4. FOOD’S SOCIAL GAME IS ON
The world has never seen such a fascination with food before. People are just obsessed with food, Millennials especially: 63% of Prosumers consider themselves to be a “foodie” (52% of Millennials versus 34% of Baby Boomers). Posting a photo on Instagram accompanied by hashtags like #foodporn or #foodgasm is demonstrating this explosion in foodism. What is more, 58% of Prosumers state that eating can be as pleasurable as sex and to take it a step further, 46% of women versus 26% of men would actually choose an excellent dinner at a restaurant over sex. We therefore identified three themes when it comes to pleasure and food: 1) Share: food has long been about sharing, but today we see the comeback of the communal table – sharing a meal in the company of others – be it family, friends or even strangers, 2) Experience: Part of this appeal for food is that is offers endless opportunities for experimentation and new experiences. 69% of Prosumers claim to be more adventurous eaters than they used to be and 79% enjoys trying ‘exotic’ foods, 3) Take time: Taking the time to enjoy meals bears no cultural barriers. All over the world, people want to take time to enjoy their meals not only for the sake of entertainment but for the sake of health as well: 89% believe that taking the time to enjoy one’s food is essential to good health. And if they are not able to do so, they admire those that do – 85% of Prosumers admire cultures where people take longer lunch breaks to eat a good meal in the company of others.
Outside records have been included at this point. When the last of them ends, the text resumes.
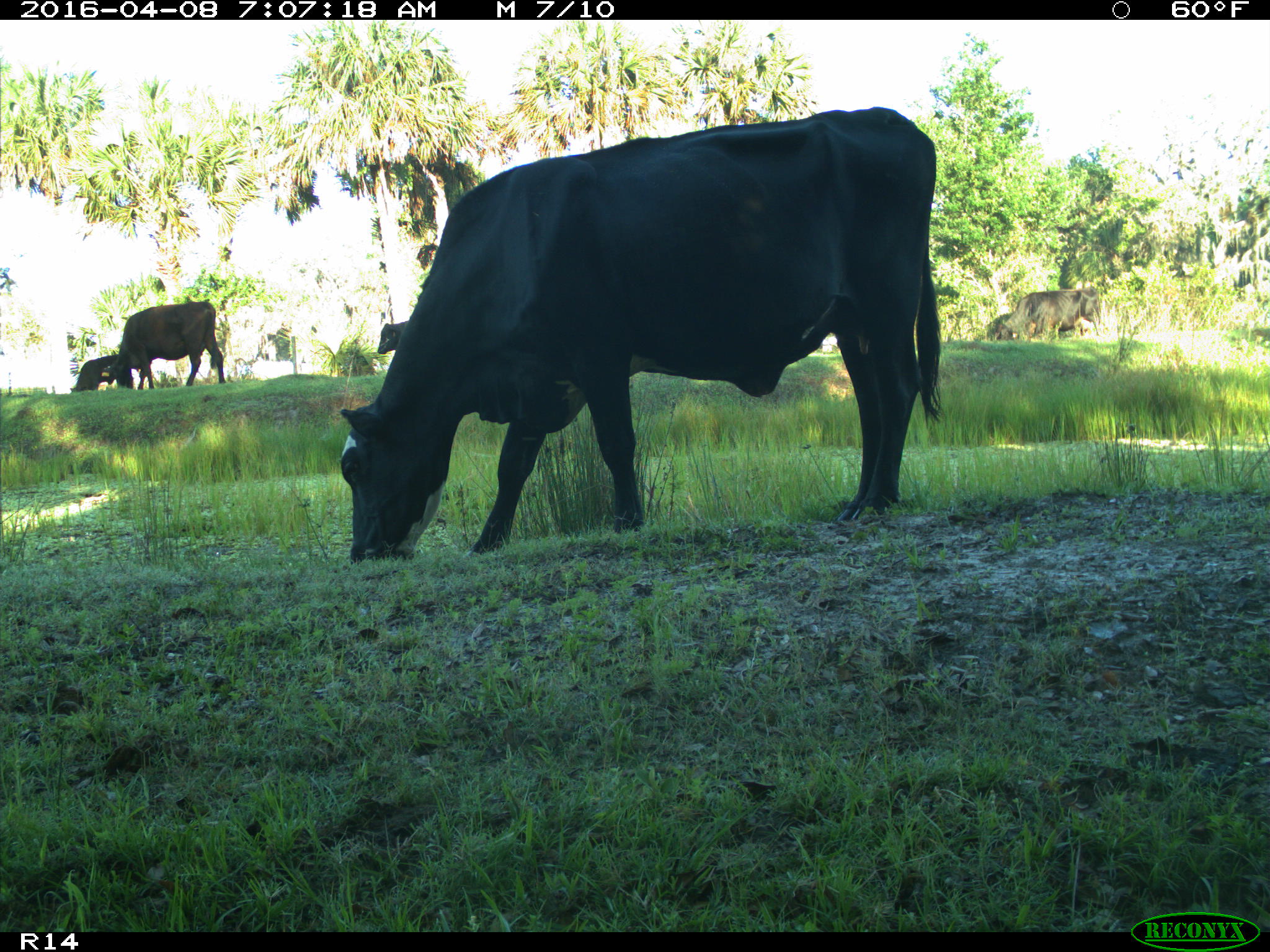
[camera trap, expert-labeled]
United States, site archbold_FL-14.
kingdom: Animalia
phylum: Chordata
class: Mammalia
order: Artiodactyla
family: Bovidae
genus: Bos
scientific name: Bos taurus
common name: domestic cow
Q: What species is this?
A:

List of the surveyed market: Argentina, Australia, Belgium, Bosnia, Brazil, Cambodia, Canada, China, Colombia, Croatia, the Czech Republic, Estonia, France, Germany, India, Ireland, Italy, Japan, Laos, Latvia, Lithuania, Mexico, Myanmar, the Netherlands, the Philippines, Portugal, Russia, Saudi Arabia, Serbia, Singapore, Slovenia, South Africa, Spain, Turkey, the United Arab Emirates, the United Kingdom, and the United States.